■ What you will do ■
Take each line of the records below that contains the string "plains" and copy it.

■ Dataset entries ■

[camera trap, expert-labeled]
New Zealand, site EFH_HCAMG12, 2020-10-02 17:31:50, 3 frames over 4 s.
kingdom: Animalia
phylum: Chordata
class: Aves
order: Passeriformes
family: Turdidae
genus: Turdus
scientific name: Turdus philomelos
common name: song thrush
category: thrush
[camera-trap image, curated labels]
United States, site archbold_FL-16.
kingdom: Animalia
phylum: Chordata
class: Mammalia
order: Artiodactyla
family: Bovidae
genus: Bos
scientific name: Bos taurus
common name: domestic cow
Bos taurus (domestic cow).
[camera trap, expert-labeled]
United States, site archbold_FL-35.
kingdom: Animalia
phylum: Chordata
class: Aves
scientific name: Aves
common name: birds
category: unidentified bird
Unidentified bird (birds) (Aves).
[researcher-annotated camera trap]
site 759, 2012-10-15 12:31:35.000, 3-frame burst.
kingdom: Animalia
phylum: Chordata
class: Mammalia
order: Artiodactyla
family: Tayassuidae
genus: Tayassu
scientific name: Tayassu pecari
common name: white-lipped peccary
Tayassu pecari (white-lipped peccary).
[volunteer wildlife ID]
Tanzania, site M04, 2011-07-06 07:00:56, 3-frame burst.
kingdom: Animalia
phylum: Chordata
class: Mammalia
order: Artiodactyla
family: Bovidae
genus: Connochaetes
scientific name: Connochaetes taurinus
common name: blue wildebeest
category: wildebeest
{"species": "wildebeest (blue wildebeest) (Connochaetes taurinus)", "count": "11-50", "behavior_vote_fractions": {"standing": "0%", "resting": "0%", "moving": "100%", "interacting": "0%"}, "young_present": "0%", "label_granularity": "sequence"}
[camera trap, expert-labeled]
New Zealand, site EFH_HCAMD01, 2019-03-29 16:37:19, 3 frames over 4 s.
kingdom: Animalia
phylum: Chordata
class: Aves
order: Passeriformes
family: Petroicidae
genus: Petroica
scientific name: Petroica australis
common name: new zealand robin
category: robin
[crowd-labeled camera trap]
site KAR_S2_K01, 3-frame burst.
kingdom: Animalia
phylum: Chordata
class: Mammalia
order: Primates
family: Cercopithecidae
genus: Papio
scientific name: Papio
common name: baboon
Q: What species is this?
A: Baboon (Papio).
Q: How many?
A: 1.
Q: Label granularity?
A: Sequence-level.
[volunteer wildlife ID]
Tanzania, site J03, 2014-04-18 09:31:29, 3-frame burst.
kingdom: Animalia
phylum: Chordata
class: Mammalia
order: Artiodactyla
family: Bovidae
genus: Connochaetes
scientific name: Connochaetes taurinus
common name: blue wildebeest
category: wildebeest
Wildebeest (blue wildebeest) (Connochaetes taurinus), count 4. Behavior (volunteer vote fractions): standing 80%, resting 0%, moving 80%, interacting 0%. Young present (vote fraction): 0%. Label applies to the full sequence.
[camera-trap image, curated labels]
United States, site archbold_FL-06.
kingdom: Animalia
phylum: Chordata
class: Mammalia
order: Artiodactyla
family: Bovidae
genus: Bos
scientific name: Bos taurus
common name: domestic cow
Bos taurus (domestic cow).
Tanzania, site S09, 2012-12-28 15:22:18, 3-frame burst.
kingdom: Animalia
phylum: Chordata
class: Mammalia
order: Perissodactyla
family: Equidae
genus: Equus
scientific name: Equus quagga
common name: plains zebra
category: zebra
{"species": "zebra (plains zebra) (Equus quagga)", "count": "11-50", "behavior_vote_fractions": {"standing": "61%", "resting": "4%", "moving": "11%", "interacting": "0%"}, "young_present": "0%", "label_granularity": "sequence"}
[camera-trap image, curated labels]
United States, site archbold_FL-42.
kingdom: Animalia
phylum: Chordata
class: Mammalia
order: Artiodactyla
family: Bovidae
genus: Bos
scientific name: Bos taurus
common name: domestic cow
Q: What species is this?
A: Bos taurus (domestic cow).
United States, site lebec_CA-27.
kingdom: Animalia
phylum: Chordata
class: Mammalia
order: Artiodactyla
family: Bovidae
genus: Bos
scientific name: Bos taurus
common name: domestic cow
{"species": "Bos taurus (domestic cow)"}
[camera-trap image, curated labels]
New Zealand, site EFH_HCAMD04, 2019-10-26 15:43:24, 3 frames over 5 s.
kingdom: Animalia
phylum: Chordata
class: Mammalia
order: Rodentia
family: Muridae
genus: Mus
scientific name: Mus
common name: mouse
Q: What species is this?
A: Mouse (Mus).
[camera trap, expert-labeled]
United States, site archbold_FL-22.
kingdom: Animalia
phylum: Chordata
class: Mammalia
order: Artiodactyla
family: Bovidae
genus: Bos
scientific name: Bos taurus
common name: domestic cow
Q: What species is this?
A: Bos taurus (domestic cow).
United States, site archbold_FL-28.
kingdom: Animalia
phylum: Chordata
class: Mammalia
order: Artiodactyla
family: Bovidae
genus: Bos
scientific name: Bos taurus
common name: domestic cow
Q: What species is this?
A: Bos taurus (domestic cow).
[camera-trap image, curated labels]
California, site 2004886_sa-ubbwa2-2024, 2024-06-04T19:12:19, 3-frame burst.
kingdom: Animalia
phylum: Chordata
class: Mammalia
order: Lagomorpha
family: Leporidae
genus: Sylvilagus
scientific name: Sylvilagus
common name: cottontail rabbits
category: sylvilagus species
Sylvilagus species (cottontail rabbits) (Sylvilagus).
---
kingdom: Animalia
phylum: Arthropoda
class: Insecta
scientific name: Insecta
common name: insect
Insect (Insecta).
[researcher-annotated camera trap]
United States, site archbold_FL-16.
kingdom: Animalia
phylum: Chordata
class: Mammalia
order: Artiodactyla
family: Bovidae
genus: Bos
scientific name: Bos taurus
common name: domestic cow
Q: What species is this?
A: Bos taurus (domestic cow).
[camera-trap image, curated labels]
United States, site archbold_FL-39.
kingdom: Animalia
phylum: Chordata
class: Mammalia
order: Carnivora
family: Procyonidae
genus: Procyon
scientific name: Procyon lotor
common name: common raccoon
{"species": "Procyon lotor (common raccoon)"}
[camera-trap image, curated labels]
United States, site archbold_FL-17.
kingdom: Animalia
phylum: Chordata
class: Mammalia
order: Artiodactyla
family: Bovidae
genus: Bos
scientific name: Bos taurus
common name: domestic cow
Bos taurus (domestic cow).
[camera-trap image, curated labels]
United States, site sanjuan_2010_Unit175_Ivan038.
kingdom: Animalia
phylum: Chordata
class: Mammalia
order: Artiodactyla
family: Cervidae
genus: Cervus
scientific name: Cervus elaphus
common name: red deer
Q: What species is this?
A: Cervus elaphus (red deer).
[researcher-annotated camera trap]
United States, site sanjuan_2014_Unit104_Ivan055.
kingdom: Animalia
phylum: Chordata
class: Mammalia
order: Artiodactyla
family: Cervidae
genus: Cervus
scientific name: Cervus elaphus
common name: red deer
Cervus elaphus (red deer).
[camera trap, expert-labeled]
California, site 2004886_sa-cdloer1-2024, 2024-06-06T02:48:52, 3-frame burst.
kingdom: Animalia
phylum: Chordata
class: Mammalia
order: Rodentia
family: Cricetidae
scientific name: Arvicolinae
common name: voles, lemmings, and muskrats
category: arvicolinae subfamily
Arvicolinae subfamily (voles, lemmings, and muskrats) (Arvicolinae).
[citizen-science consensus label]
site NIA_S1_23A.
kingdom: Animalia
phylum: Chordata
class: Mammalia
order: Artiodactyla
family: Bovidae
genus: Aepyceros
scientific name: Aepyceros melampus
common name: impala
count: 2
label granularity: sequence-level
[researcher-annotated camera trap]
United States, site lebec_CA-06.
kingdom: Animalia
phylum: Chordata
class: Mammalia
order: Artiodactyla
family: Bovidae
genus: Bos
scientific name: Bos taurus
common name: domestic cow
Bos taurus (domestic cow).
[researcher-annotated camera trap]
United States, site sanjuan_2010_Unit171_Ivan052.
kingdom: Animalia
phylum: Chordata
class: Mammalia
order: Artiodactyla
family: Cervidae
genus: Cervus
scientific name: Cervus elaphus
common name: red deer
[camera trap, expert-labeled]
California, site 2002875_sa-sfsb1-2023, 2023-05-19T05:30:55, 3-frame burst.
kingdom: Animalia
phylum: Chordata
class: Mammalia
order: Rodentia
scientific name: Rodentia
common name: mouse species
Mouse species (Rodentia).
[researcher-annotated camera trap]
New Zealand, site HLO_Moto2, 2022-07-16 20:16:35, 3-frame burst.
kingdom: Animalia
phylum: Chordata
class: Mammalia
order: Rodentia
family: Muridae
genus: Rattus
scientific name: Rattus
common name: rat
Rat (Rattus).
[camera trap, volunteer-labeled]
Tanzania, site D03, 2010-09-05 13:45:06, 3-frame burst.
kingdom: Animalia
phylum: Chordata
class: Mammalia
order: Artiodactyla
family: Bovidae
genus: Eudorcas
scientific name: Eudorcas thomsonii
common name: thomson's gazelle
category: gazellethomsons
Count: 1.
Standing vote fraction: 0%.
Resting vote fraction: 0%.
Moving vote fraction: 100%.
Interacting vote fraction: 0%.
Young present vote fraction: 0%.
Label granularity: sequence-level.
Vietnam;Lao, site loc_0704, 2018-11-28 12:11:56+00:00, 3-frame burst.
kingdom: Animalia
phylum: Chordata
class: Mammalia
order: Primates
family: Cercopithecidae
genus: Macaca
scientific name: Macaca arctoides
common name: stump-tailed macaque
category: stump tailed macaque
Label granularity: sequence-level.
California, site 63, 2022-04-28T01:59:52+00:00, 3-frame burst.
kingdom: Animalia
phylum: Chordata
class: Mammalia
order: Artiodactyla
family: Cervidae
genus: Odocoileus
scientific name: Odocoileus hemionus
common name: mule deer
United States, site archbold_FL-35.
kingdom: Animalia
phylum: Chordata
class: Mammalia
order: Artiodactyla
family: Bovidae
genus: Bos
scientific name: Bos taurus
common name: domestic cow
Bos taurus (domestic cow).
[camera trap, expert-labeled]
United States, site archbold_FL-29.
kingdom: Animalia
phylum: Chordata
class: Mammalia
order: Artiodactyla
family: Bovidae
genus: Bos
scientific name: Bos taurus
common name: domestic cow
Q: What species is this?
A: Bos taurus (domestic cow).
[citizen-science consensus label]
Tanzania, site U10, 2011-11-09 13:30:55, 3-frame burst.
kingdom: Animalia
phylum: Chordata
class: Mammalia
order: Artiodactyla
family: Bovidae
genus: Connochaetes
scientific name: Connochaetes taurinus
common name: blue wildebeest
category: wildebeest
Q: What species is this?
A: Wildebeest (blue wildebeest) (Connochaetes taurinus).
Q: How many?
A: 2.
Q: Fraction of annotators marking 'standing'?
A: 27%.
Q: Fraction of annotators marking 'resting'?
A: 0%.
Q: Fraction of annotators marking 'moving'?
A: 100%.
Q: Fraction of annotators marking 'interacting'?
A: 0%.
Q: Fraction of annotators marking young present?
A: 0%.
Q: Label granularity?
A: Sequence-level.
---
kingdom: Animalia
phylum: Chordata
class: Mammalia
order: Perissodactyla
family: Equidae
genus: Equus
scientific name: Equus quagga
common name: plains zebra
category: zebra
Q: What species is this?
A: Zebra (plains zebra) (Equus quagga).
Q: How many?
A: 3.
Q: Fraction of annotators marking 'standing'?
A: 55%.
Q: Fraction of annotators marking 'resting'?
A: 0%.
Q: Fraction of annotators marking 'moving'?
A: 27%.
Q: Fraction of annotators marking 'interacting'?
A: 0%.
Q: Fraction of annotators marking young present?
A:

■ Output below ■
common name: plains zebra
{"species": "zebra (plains zebra) (Equus quagga)", "count": "11-50", "behavior_vote_fractions": {"standing": "61%", "resting": "4%", "moving": "11%", "interacting": "0%"}, "young_present": "0%", "label_granularity": "sequence"}
common name: plains zebra
A: Zebra (plains zebra) (Equus quagga).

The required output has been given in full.